Sex hormone genes could determine a person’s gender identity
A person’s genes can show if they are predisposed to be transgender, new research has suggested.
The study, titled “A genetic link between gender dysphoria and sex hormone signalling,” was published in the peer-reviewed The Journal of Clinical Endocrinology & Metabolism on September 21.
It found that trans people’s sex hormone genes tend to look different to those of cisgender people and produce different physiological results.
This research adds to several previous studies that indicate that being transgender is a matter of a person’s biology—such as the University of São Paulo’s Medical School research, released last year, which found that the brains of trans and cis adults are significantly different.
It discovered that a region of the brain called the insula had a distinct volume, depending on whether it was in the brain of a trans or cis subject.
This latest research, which looked at 380 trans women and 344 cis men in Australia and the US, has revealed a significant link between genes for sex hormones and whether someone is a cis man or a trans woman.
While the make-up of the several specific genes analysed by researchers does not guarantee that the subject will or won’t be trans, it makes it much more likely.

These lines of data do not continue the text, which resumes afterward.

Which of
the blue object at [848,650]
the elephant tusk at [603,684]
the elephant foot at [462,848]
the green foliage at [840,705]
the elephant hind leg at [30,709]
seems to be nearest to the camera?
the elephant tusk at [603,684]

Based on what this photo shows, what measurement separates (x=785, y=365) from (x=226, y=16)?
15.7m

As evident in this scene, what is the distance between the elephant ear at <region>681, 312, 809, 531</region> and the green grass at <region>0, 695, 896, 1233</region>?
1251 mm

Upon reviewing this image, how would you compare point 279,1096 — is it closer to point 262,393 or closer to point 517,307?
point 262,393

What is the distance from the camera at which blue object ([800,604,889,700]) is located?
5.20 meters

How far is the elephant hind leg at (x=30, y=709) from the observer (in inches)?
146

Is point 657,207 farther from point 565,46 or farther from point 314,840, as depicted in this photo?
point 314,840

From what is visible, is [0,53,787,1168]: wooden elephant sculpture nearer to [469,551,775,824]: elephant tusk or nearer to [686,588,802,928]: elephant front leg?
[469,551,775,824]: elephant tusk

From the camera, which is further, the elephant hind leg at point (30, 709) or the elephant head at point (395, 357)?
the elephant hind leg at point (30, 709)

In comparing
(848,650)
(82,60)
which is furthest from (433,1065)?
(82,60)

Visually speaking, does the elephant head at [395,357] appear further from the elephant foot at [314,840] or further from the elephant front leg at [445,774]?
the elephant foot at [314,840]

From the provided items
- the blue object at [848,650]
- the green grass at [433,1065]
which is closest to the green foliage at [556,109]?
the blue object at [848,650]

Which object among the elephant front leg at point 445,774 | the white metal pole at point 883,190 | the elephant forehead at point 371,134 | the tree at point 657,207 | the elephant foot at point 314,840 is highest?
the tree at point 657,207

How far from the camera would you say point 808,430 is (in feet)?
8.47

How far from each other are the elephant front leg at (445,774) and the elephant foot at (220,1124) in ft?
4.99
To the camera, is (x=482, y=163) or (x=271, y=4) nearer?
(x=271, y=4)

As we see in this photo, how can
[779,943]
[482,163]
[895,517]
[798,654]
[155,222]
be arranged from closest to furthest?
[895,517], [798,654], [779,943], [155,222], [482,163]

In May, a study conducted by Dr Julie Bakker at the University of Liège’s Laboratory of Neuroendocrinology revealed that a brain scan can reveal someone’s gender identity.
Both the physical content and actions of a subject’s brain can show that they are trans, even before they’ve started puberty, it was discovered.
Bakker explained in her study that the scans’ results corroborated subjects who reported having gender dysphoria.
The professor said that this “supports the hypothesis of a sex-atypical brain differentiation in these individuals.”
And in February, another piece of research found that the way a child as young as five speaks can indicate their gender identity.
Children of different genders have no physiological reason to sound different before puberty, but they do anyway—and researchers now found that this was because they choose which adults’ speaking styles to imitate.
The patterns they decide to copy can show whether or not they have gender dysphoria.
Professor Ben Munson of the University of Minnesota found of the 96 children he analysed—some of whom had been diagnosed with gender dysphoria—a child who lisped or used a clear, hyper-correct manner while pronouncing an ‘s’ was more likely to have gender dysphoria.
And allowing children to be their true selves is crucial, according to a study from last year which found that trans kids with supportive relatives and friends were no more likely to have depression than their cis peers.